In Count I, Plaintiff sues TransUnion for willfully violating 15 U.S.C. § 1681(e) and (n) of the FCRA. She alleges TransUnion willfully and recklessly failed to follow proper credit data ascertainment and accurate reporting, as required

by the statute. She also alleges TransUnion failed to note in the credit report that she disputed the accuracy of the information, and that TransUnion failed to delete the information once it was called to the company’s attention.

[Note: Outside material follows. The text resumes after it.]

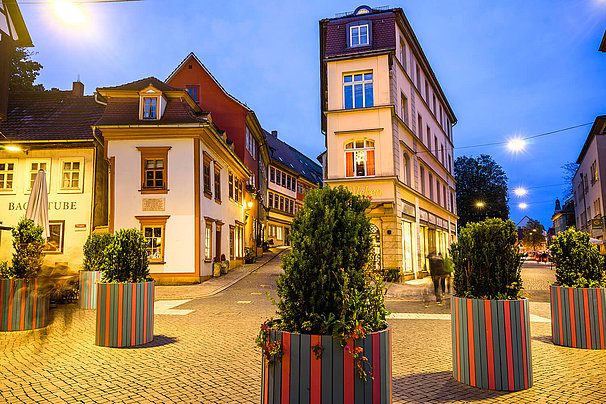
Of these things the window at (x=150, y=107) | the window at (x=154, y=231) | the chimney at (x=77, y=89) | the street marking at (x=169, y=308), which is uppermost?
the chimney at (x=77, y=89)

In Count II, Plaintiff sues TransUnion for negligent violation of the FCRA with basically the same

faults and omissions listed in Count I. In Counts III and IV, Plaintiff sues Well Fargo as the furnisher of the faulty credit information, alleging various failures under the FCRA to properly furnish

accurate information, investigate disputes, and correct matters found to be furnished in error. Counts III and IV seek remedies for willful/reckless and negligent violations, respectively.